My instinct is to disagree. Of the Rhodes countries I think South Africa might be a special case that I don’t really know enough about to comment, but if we look at Canada and the US, for instance (and yes, the US is an ex-colony, but a bit different to what we think of as the 19th-/20th-century “white settler” colonies) you would be hard-pressed to find enough Indigenous people who would be qualified for or interested in taking up the scholarship–sadly, that’s just a very small percentage of the population in both countries, and an even smaller percentage of those who pursue higher education. In the US, the Rhodies basically represent the demographics of elite US higher education from which they come. And we can and should be critical of this, but IMHO it’s part of a more regionally specific system that has more to say about race and class in America than it does about the initial intention of Rhodes’ will, which is no longer followed to any great extent by the selection committees. I suppose that one could view all of these factors as part of a transnational racist system, but I’m inclined to disaggregate them because they seem so historically specific. You’d have to go SO far back before the Rhodes period to make the case that British empire was at the source of all of them that, while that’s in some sense historically true, I don’t think it’s the most helpful way to think about it.

As an American and Canadian citizen and final-year student at Princeton (and blah blah blah all my advantages) I made a decision not to apply for the Rhodes in part because of my discomfort with the origins of the scholarship. I now believe that decision was mistaken. I received a different scholarship, the Marshall, which was instituted by the UK government in the ’50s (a Conservative government if I’m not mistaken) to express thanks to the US for the postwar Marshall aid and also to express an ideal of symbolic connection between these English-speaking nations. So that’s a racial ideal–Churchill was one of those to proclaim it as such in his Iron Curtain speech–even if the scholarship is part of the public UK HE budget and doesn’t have its origins in someone as manifestly evil as Cecil Rhodes. When I got to Ox for my master’s, I found Rhodies and other white people from the US and the Empire doing all kinds of things with their Oxford postgrad degrees and the money they (some of them) had received to do them. There were plenty of Americans and others of all kinds who I thought were wasting their time and someone’s money. There were many Rhodies who were doing truly wonderful things with their time in Ox and who were going to go out and do something good with their lives in academia or another profession. I think there is a place for policies of affirmative action and for complete transparency in how admissions are done that can help us to right historic wrongs, rid ourselves of unconscious bias, and ensure that everyone is given a fair hearing, but I think it’s also a good educational thing to do to give people of all races a chance to do something good with opportunities that they’ve had the good fortune to receive, and to give white people a chance to make our lives as best we can into something that isn’t actively exploitative. I think making all Rhodies conscious of the extent to which the money they have taken is tainted is perhaps a better learning opportunity for white Rhodies than letting them stay in their home countries and never knowing that such imperial legacies exist at all. But it does sadden and frustrate me when many Rhodies seem not to be aware of that history.

◆ Set task ◆
How would the comment on the Rhodes Scholarship carry on after its final sentence? Write the next part.

◆ Spatial question entries ◆
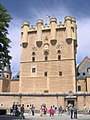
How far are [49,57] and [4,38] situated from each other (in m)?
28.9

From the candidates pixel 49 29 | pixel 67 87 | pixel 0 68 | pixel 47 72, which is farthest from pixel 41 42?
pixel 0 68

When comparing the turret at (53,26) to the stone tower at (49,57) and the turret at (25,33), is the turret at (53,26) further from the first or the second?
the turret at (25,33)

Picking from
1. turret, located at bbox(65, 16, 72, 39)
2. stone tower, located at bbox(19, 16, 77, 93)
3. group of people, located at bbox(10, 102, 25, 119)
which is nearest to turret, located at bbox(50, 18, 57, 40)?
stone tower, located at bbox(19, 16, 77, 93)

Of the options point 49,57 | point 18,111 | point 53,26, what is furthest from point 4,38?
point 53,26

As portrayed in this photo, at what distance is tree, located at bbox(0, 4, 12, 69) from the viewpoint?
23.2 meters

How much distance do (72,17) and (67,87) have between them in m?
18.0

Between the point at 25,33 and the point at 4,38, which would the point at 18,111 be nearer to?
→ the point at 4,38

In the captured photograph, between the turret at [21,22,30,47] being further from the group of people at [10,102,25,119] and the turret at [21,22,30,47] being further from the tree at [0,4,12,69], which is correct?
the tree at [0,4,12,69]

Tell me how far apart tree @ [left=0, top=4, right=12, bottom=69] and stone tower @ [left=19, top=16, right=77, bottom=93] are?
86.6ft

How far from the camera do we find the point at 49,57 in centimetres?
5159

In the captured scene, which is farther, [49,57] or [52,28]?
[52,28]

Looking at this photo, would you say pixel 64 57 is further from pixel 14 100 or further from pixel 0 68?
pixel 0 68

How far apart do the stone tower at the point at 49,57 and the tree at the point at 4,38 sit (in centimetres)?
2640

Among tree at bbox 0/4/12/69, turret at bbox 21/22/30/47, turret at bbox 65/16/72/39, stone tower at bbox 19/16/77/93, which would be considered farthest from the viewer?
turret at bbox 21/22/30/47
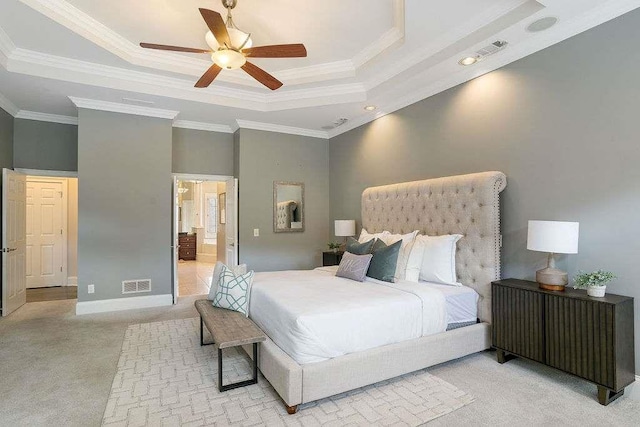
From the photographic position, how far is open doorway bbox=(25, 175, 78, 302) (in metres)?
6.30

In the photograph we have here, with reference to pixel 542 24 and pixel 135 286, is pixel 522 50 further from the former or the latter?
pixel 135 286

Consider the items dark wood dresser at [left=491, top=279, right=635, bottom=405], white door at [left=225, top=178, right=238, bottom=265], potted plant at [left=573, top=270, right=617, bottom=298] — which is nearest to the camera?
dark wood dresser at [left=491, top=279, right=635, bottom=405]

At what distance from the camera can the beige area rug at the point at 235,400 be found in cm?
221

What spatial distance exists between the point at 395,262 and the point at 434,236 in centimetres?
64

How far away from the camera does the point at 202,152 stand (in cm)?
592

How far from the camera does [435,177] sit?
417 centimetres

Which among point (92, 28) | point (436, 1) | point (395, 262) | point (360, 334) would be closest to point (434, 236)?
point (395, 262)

◆ Exercise answer ◆
Running late now, but last point: one thing I have learned in my time in higher ed is that so much money is dirty and there are often really frustrating legal restrictions on why this can’t be fixed. In some sense it would be ideal if all these different bequests from slave traders and diamond miners and so on could be stripped of their significance and their ties to these particular individuals and aggregated into a general fund that could be used to provide need-based financial aid to all students on an equal basis. But not only are there really tight legal restrictions on doing so (and we can debate the justice of this, but when you’re going up against UK and EU law about bequests things get really complicated), one thing you lose in the process is the ability to force students to be aware of where that money is come from. We have so much cultural amnesia in the UK today about how everything that the UK is in 2015 has an imperial legacy. The names of buildings and institutions and pots of money allow those of us who teach British history to give our students a way in to this challenging and troubling topic. If we erase those visible remnants of the history, we risk even greater amnesia. Maybe it’s worth it, and I’m willing to be persuaded that’s the case. But it is a factor.

Sorry, I know I don’t toe the party line on this, but I guess my study of British and imperial history has given me a different way in to understanding the same issues and I hope we can eventually wind up on more or less the same page by different means. Also, I’m someone who has benefitted immeasurably from elite education, which continues to perpetuate racial and class equality in the anglo world today, but that–as a Jewish lady–I have only recently been able to partake of on equal terms. Inequality fucking sucks. And who has access to elite education is sometimes random and sometimes systematically unjust. But as someone who has decided to take the money and try to be good with it, I think it would be really disingenuous for me to proclaim that another approach is the more morally correct one.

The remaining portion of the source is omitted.